Untuk dapat memecahkan permasalahan, tentunya seseorang harus memiliki kemampuan pemecahan masalah yang cukup. Menurut Sumarmo (dalam Atun, 2006:3), pentingnya pemilikan kemampuan pemecahan masalah matematik pada siswa adalah bahwa kemampuan pemecahan masalah merupakan tujuan pengajaran matematika, bahkan sebagai jantungnya matematika. Sedangkan dalam Kurikulum 2004 (Depdiknas, 2003), juga disebutkan bahwa tujuan pembelajaran matematika adalah untuk mengembangkan kemampuan pemecahan masalah. Soedjadi (dalam Atun, 2006:4) juga menyatakan bahwa, pemecahan masalah perlu mendapat perhatian dalam pendidikan matematika.
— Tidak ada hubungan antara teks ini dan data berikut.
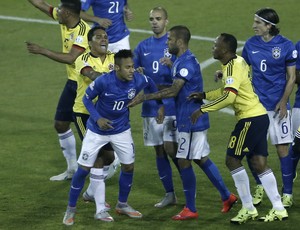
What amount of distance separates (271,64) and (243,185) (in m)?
1.93

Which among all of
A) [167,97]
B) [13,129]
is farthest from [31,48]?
[13,129]

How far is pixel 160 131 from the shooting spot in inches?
542

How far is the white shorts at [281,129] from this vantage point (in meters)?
13.6

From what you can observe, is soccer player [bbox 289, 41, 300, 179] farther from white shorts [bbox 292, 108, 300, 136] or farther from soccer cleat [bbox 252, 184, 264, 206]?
soccer cleat [bbox 252, 184, 264, 206]

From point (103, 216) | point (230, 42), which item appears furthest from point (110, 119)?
point (230, 42)

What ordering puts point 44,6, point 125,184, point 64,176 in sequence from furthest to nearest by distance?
1. point 44,6
2. point 64,176
3. point 125,184

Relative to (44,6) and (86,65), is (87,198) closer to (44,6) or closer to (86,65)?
(86,65)

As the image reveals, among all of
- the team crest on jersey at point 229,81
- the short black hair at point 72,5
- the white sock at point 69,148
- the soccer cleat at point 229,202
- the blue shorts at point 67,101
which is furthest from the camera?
the white sock at point 69,148

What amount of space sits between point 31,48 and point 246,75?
2.97m

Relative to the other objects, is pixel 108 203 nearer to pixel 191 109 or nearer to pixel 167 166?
pixel 167 166

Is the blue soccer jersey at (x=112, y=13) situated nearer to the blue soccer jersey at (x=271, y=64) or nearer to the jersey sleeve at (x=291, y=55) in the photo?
the blue soccer jersey at (x=271, y=64)

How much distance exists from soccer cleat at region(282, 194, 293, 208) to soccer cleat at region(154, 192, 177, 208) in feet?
4.94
Pada kenyataannya, masih banyak siswa yang mengalami kesulitan dalam memecahkan
masalah
matematika
yang
diajukan.
Siswa
sulit
untuk
mengidentifikasi konsep dan juga menerapkan konsep dalam menyelesaikan soal yang diajukan guru. Berdasarkan observasi yang dilakukan peneliti pada kelas VIII MTs N Rantauprapat, ketika siswa diberi persoalan matematika sebagai berikut: Pak Rahmat mempunyai sebidang tanah yang berbentuk persegi panjang. Panjang diagonal bidang tanah tersebut adalah 39 meter dan lebarnya 15 meter. Jika tanah tersebut hendak dijual dengan harga Rp. 150.000 /m2, maka tentukan harga jual tanah pak Rahmat?”.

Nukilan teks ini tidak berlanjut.